The Slovakian Werewolf

When my father was growing up, he was a very big fan of the classic monster and horror movies, among them Dracula (1931), and The Wolf Man (1941). Because his grandmother was born in Slovakia, he thought to ask her about other ‘eastern European’ legendary monsters that the movies portrayed such as vampires in Transylvania, etc. He was about 18 or 19 when he asked her about vampires and werewolves. He said that she told him that she did not know about vampires in Slovakia, but that she did believe in werewolves.

His grandmother was from the region near Bratislava, Slovakia. She told my father that while growing up, she had heard of a girl that had been attacked by what she claimed to be a wolf. His grandmother then said that people saw a man with a bit of the girl’s clothing caught between his teeth. The folklore of her region prompted her to believe the possibility of this man being a werewolf. She offered no charms to ward off werewolves to my father, however, just that she believed in them.

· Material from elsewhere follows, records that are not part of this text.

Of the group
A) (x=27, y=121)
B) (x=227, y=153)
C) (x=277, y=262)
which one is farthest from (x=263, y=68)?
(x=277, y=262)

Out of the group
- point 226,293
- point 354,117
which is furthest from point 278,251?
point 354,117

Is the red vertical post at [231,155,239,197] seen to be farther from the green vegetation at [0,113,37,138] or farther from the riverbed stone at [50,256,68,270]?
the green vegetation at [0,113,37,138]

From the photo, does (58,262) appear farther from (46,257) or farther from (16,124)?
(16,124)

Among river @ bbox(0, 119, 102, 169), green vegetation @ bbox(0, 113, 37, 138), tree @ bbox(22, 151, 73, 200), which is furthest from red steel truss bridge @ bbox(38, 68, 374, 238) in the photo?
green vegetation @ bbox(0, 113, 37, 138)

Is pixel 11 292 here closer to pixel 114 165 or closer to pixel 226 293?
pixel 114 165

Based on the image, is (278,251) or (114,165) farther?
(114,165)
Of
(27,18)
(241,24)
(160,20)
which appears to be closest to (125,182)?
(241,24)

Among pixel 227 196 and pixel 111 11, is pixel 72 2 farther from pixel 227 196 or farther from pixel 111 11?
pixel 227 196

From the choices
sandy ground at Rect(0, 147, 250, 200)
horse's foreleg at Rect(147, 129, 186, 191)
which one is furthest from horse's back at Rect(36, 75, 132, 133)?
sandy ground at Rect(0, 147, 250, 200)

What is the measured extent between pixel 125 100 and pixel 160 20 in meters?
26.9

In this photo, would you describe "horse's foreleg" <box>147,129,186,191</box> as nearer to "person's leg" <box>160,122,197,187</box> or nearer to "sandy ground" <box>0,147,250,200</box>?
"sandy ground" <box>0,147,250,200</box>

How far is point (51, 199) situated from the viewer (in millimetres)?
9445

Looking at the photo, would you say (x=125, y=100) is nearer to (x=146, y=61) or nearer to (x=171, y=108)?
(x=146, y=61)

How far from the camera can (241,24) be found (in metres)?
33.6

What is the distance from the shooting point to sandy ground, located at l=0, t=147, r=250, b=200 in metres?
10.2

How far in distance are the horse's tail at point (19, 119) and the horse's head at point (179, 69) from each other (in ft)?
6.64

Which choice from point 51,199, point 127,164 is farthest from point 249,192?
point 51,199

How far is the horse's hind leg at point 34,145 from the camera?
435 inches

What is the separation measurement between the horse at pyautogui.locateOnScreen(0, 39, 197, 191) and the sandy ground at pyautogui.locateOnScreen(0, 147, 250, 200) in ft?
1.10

Because she believed that a human male could be a werewolf, my father’s grandmother obviously viewed werewolves as shape-shifters, which also has origins in Russia.  It is also interesting to note that it was a girl who was attacked and that the significant clue to prove the existence of a werewolf was clothing in the man’s mouth. This to me sounds like a distant version of the tale of Red Riding Hood, which had an underlying lesson to teach girls the dangers of the male ‘appetite.’